La principale raison évoquée par les commissaires démissionnaires, est le manque de leadership dans la conduite des affaires de l’institution. Il s’agit en effet de  Nkatha Maina, vice-président de la commission indépendante des élections et des frontières du    Kenya, de Margaret Mwachanya et de paul Kurgat. « L’institution a continué d’être dysfonctionnelle, avec des décisions arbitraires, des fuites de documents internes…et la poursuite d’intérêts personnels…le président a, dans plusieurs cas, échoué à être la stable pour diriger le navire de la commission », ont-ils déclaré tous trois lors d’une conférence de presse.
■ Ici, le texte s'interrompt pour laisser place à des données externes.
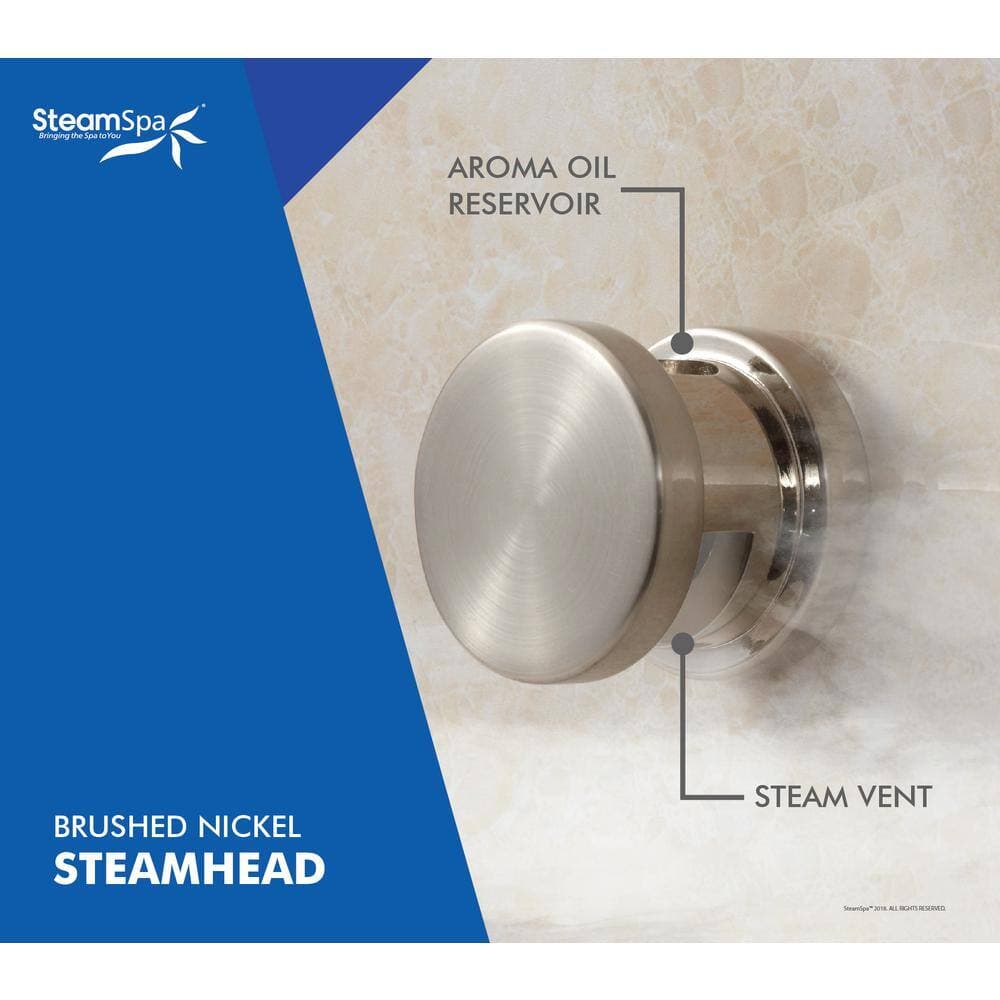 SteamSpa Oasis Touch Panel Control Kit in Brushed Nickel (3)
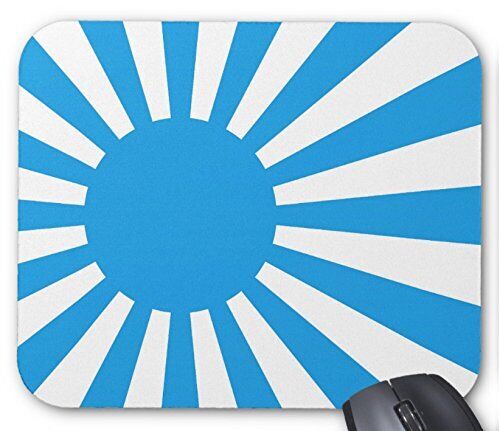 Rising Sun Flag Mouse Pad Sky Color and White Photo Pad Flags of the World Milit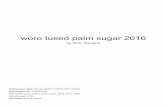 woro tused palm sugar 2016 - UNNES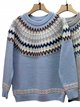 Jersey jacquard con cenefa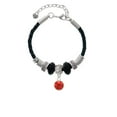 thumbnail image 2 of Delight Jewelry 10mm Red Crystal Drop Big Sister Celtic Knot Leather Bead Bracelet, 7"+2" Extender, 2 of 4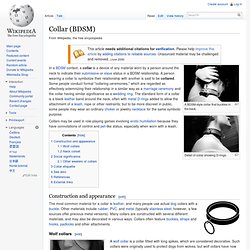 Collar (BDSM)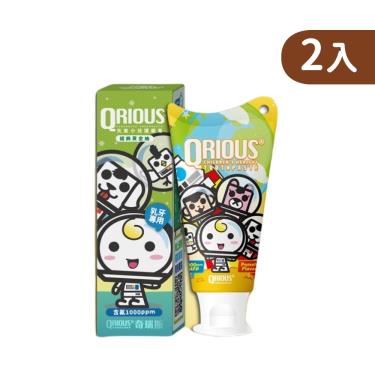 【QRIOUS®奇瑞斯】雙效紫錐菊護齒膏（60gx2）黃金柚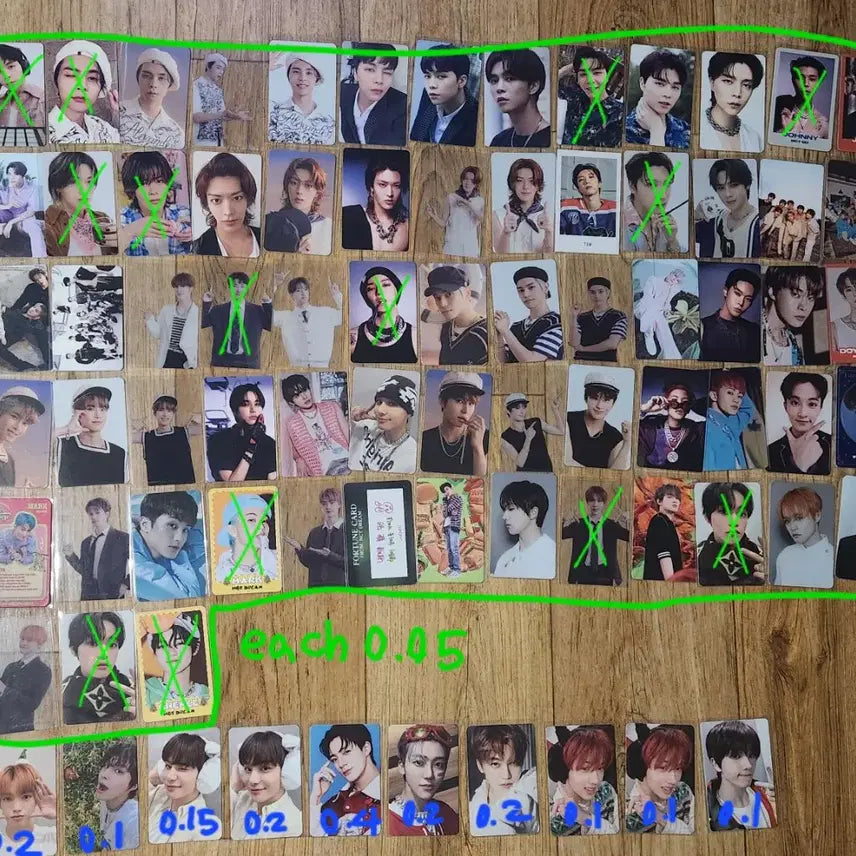 nct 엔시티 드림 일이칠 해찬 포카 양도 분철 마크제노정우도영재현태용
Elle était pointée du doigt accusateur par l’opposition qui estime que le conseil électoral manipule les votes. La cour suprême avait accusé le ( CE) ‘’d’irrégularité et des illégalités portant atteinte à l’intégrité de l’élection. »

Déjà la semaine dernière, la commission a envoyé son directeur général en congé obligatoire de trois en attendant l’audite de l’institution.